CONTRATO DE SEGURO. ANULABILIDADE. DECLARAÇÃO INEXACTA. DEVERES. SEGURADORA
APELAÇÃO Nº
4/12.0TBTBC.C1
Relator: ALEXANDRE REIS
Data do Acordão: 24-02-2015
Tribunal: COMARCA DE VISEU – VISEU – SECÇÃO CÍVEL
Legislação: ARTºS 227º C. CIVIL; E 429º DO CÓDIGO COMERCIAL.
Sumário:

  1. O contrato de seguro é um contrato bilateral, oneroso, aleatório, de adesão – já que, em regra, uma das partes se limita a aderir aos termos que lhe são propostos, não ajustando o teor do contrato – e de boa fé.
  2. O art. 429º do C.Comercial exprime o princípio geral da boa fé exigido aos contraentes na formação de um contrato (art. 227º do CC).
  3. Como imposição desse princípio, exigido a ambos os contraentes no momento da formação do contrato, também sobre a Seguradora recai o dever de diligenciar no sentido da prevenção de declarações inexactas ou incompletas pelo tomador do seguro, porquanto o facto de as partes estabelecerem contactos com vista a determinado negócio obriga-as a comportarem-se nas negociações de acordo com as regras da boa fé, subjacentes aos deveres de protecção, de informação e de lealdade.

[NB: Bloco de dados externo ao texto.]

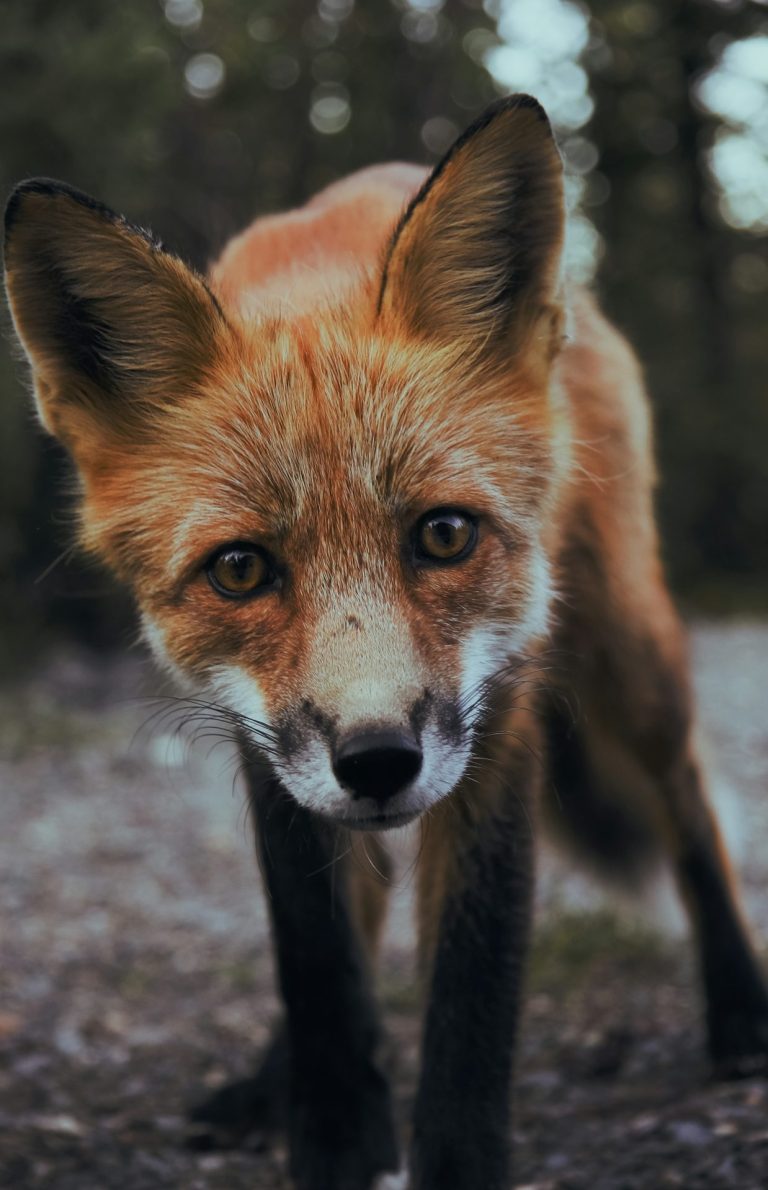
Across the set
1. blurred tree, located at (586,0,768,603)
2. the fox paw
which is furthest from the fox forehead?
blurred tree, located at (586,0,768,603)

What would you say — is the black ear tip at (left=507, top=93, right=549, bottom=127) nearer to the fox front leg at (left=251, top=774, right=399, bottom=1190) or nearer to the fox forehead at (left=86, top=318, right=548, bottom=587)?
the fox forehead at (left=86, top=318, right=548, bottom=587)

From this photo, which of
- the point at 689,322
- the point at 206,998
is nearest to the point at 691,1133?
the point at 206,998

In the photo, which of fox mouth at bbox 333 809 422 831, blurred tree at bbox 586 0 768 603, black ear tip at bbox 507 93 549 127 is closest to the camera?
fox mouth at bbox 333 809 422 831

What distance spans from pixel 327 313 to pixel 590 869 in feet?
7.77

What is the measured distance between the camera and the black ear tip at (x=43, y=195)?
6.81 feet

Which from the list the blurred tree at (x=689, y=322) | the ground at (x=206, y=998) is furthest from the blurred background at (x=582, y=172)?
the ground at (x=206, y=998)

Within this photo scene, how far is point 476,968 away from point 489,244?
4.69 ft

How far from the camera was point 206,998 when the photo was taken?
14.4 ft

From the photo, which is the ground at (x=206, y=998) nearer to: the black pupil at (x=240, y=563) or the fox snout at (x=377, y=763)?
the black pupil at (x=240, y=563)

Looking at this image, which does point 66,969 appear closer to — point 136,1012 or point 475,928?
point 136,1012

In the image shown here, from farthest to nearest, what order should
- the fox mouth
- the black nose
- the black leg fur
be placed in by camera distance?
1. the black leg fur
2. the fox mouth
3. the black nose

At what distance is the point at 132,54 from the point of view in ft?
25.3

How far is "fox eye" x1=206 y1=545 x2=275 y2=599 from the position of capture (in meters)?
2.08

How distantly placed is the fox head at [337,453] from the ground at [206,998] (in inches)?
27.5
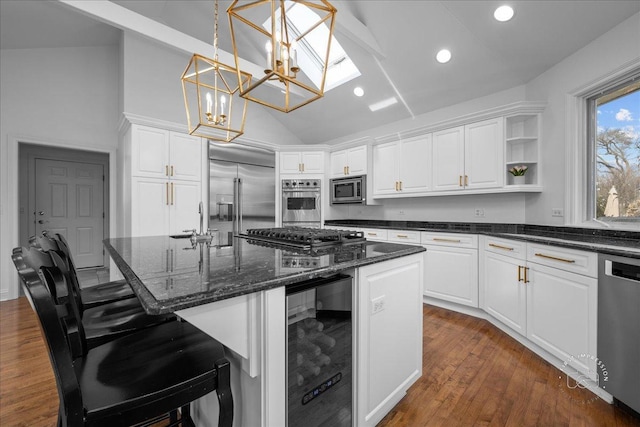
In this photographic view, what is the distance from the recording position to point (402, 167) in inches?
155

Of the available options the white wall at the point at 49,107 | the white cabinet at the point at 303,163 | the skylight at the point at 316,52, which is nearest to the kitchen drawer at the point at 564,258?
→ the skylight at the point at 316,52

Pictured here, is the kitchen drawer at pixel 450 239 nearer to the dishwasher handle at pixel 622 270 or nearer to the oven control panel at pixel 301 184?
the dishwasher handle at pixel 622 270

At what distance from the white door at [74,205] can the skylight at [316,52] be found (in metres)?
3.95

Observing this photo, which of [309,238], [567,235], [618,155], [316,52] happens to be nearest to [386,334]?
[309,238]

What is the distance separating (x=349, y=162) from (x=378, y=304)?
3.47 m

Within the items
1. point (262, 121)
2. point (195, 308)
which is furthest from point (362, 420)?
point (262, 121)

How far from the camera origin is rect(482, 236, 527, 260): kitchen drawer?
234 centimetres

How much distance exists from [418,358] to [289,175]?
12.1ft

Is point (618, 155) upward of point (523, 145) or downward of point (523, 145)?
downward

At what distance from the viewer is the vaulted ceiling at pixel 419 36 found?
242cm

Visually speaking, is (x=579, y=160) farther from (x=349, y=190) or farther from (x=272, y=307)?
(x=272, y=307)

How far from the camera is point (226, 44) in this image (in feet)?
15.0

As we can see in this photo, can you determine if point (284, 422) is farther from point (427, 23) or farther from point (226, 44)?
point (226, 44)

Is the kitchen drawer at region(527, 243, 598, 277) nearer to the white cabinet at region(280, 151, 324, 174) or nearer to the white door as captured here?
the white cabinet at region(280, 151, 324, 174)
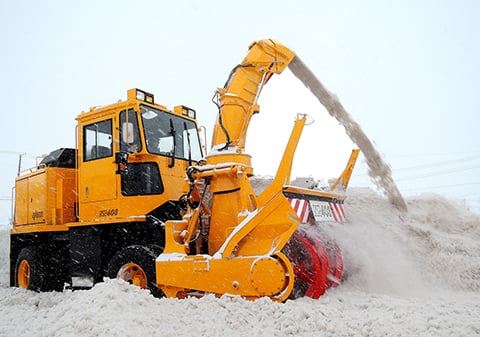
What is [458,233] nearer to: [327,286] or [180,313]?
[327,286]

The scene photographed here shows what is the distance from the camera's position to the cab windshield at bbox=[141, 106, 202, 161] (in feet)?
20.3

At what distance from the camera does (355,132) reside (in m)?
6.25

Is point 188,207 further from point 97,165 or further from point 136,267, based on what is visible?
point 97,165

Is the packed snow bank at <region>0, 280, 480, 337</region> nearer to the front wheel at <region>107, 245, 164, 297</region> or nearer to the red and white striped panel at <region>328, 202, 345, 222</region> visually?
the front wheel at <region>107, 245, 164, 297</region>

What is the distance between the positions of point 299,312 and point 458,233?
401cm

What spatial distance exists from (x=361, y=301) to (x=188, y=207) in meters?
2.36

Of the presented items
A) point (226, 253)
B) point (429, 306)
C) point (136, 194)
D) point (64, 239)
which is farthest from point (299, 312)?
point (64, 239)

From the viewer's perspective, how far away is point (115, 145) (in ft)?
20.5

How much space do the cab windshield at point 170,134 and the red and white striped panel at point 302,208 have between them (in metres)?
2.24

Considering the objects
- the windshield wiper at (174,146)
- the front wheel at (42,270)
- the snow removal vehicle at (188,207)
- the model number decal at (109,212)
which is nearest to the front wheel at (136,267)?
the snow removal vehicle at (188,207)

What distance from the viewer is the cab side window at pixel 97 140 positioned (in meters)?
6.43

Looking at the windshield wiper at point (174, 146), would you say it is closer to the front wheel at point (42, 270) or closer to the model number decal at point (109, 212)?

  4. É ilegítima a invocação da invalidade contratual cominada naquele art. 429º quando falte um nexo de causalidade adequada entre a actuação do segurado e o resultado.
  5. Não sendo razoável pensar-se que um trabalhador da construção civil, depois de perder um terço do antebraço e a mão do seu membro superior “activo” – ficando afectado de IPATH e IPP de 56,94% –, mantém suficiente capacidade de ganho residual para suportar «o pagamento das prestações em dívida», a interpretação da cláusula contratual geral em apreço e alusiva à invalidez que considerasse dela excluída a situação do Autor-sinistrado não é plausível nem razoável, face ao critério normativo da impressão do destinatário e ao princípio da boa fé contratual, e seria de considerar abusiva por originar um desequilíbrio significativo em detrimento do consumidor, entre direitos e obrigações das partes decorrentes do contrato.